MLH1 (mutL homolog 1 [E. coli]) is a member of the GHKL (gyrase, Hsp90, histidine kinase, MutL) ATPase/kinase superfamily of proteins (1). MLH1 has an ATPase domain, MutS homolog (MSH2, MSH3, MSH6) interaction domain, EXO1 interaction domain, PMS2/MLH3/PMS1 interaction domain, and a CTH motif.

MLH1 forms a heterodimer with PMS2 (designated MutLα), PMS1 (designated MutLβ), or MLH3 (designated MutLγ). MutLα functions in mismatch repair (MMR), the function of MutLβ is unknown, and MutLγ functions in meiotic recombination (2;3).

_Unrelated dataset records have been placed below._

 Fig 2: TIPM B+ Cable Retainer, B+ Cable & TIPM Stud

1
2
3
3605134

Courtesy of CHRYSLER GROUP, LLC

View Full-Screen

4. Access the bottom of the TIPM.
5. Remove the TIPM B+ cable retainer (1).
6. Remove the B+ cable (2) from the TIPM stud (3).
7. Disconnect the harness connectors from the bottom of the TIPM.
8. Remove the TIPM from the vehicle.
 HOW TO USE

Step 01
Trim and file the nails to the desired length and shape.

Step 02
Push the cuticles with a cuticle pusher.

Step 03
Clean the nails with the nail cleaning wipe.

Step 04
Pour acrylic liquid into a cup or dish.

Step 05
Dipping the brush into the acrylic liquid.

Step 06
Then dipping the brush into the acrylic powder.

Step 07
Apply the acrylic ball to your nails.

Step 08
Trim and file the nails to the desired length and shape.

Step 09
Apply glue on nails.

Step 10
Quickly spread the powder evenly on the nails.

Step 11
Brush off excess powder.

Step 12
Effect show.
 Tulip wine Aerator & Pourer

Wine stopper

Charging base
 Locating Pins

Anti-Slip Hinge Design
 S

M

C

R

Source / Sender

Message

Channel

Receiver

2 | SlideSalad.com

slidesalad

The andalusia2 mutation results in a methionine to arginine substitution at position 1 (M1R) in the MLH1 protein.

For more information about Mlh1, please see the record andalusia.

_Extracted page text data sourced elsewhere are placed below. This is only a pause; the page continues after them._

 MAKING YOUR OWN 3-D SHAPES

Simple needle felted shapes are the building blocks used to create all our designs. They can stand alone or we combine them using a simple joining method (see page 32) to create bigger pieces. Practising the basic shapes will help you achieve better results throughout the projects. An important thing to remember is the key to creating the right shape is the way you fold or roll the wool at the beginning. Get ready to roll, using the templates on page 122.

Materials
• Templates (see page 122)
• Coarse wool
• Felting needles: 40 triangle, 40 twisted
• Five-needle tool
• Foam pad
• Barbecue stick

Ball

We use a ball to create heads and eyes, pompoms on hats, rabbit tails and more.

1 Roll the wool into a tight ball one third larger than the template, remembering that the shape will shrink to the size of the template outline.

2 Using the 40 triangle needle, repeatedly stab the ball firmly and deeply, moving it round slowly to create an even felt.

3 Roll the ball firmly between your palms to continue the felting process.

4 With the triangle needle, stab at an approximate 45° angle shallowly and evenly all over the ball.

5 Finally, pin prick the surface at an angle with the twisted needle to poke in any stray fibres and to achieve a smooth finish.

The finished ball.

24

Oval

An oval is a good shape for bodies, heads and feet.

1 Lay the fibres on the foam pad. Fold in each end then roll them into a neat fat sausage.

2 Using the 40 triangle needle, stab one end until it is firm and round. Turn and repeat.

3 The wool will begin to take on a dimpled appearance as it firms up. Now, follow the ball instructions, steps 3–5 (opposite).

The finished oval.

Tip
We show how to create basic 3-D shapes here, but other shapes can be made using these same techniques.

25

During MMR, a MutS heterodimer binds to DNA mismatches (4). Upon binding, the MutS undergoes an ADP to ATP exchange and a conformational change, followed by recruitment of MutLα, MutLβ, or MutLγ. The MutL complexes cleave the defective strand near the mismatch site. The MutS-MutL complex then recruits an exonuclease, subsequently leading to strand-specific excision. PCNA coordinates with the exonuclease to excise the mismatch-containing region. The removed DNA fragment is resynthesized by DNA polymerase δ and the repair process is completed by DNA ligase.

In addition to MMR, MLH1 functions in meiotic recombination. MutLγ localizes to sites of crossing over in the meiotic chromosomes (5), and is required for oocytes to progress through metaphase II of meiosis (6). Male and female Mlh1-deficient (Mlh1^-/-) mice exhibited infertility (5;7) and premature death. The Mlh1^-/- mice showed reduced level of chiasmata (5;8)fa. The chromosomes in Mlh1^-/- sperm separate prematurely during spermatogenesis. In addition, the first division of meiosis is frequently arrested (5).

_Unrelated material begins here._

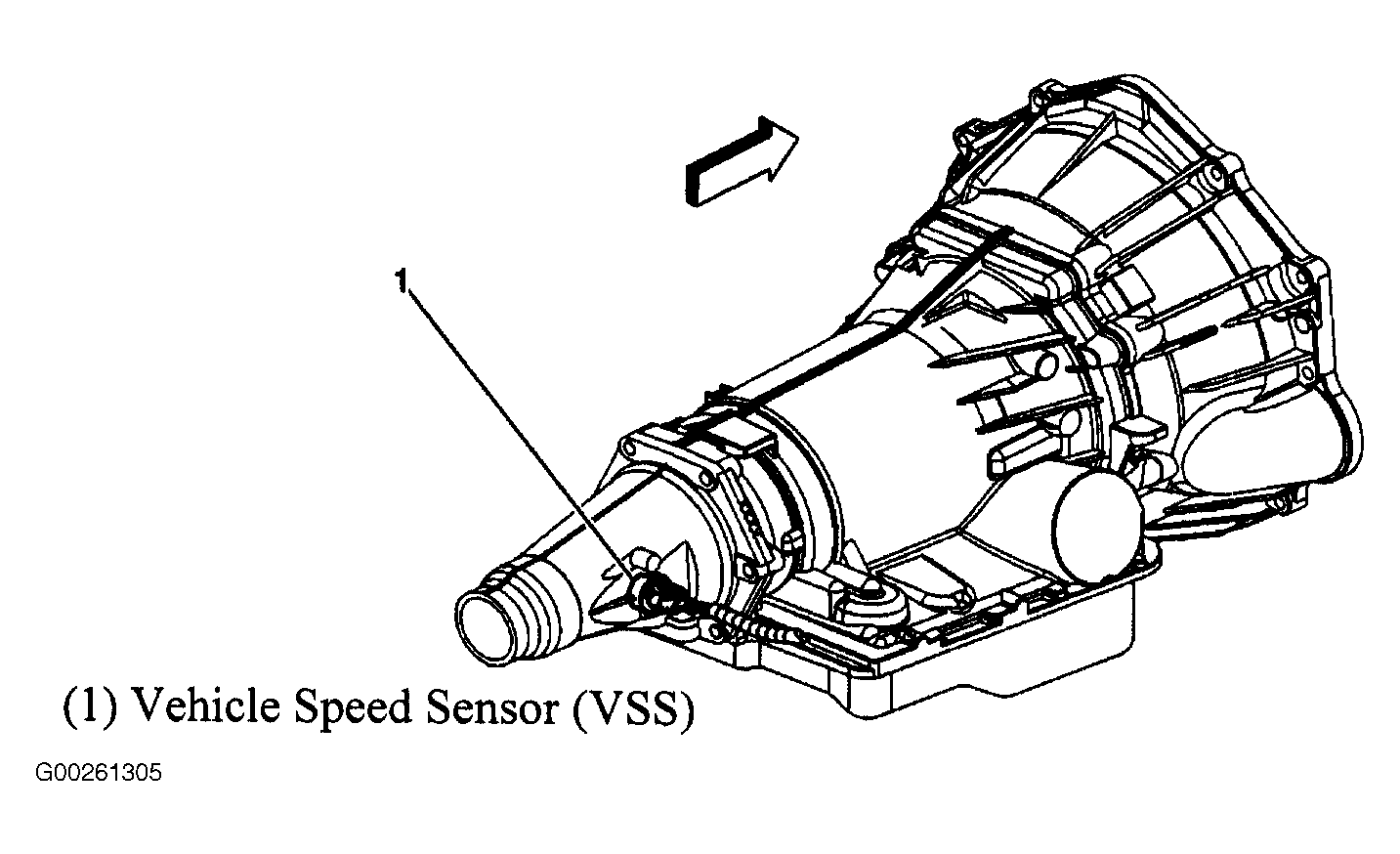 1

(1) Vehicle Speed Sensor (VSS)

G00261305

Mutations in MLH1 are linked to hereditary nonpolyposis colorectal cancer type 2 (HNPCC2; OMIM: # 609310; (9)), mismatch repair cancer syndrome (OMIM: #276300; (10)), and Muir-Torre syndrome (OMIM: #158320; (11)). Muir-Torre syndrome is an autosomal dominant disorder characterized by development of sebaceous gland tumors and skin cancers, including keratoacanthomas and basal cell carcinomas. Patients can manifest a wide spectrum of internal malignancies, which include colorectal, endometrial, urologic, and upper gastrointestinal neoplasms. Mlh1^-/- mice exhibit increased incidences of intestinal adenocarcinomas and adenomas, uterus tumor incidence, skin tumor incidence, and lymphoma incidence (7;12-15).

PCR program

1) 94°C 2:00
2) 94°C 0:30
3) 55°C 0:30
4) 72°C 1:00
5) repeat steps (2-4) 40x
6) 72°C 10:00
7) 4°C hold

The following sequence of 456 nucleotides is amplified (chromosome 9, - strand):

1   tttagagcgg gacagagatc ccaggaactg acgtgtaaaa gcgcttgact ggcattcatg
61  ctgcccaatc agcacttgcc gctgggaaga cggcgcagga ctgcagtcgg ccgaagctga
121 aggaagaact tgagcgtgag gagctcgagt gattggctga ctgggaactc gggcgccaat
181 atggcgtttg tagcaggagt tattcggcgt ctggacgaga cggtagtgaa ccgcatagcg
241 gcgggggaag tcattcagcg gccggccaat gctatcaaag agatgataga aaactggtac
301 ggagggagcg gagccgagtt ccccgactga gagccggggc gggccgaccc acctgctgca
361 gtcggccacc gtgcggggca ccgagcacgg ggaccgtggg ggcatcgggc acagggaccc
421 tgcgcgtgcc aggctggttt cccattatgc acacgg

Primer binding sites are underlined and the sequencing primers are highlighted; the mutated nucleotide is shown in red.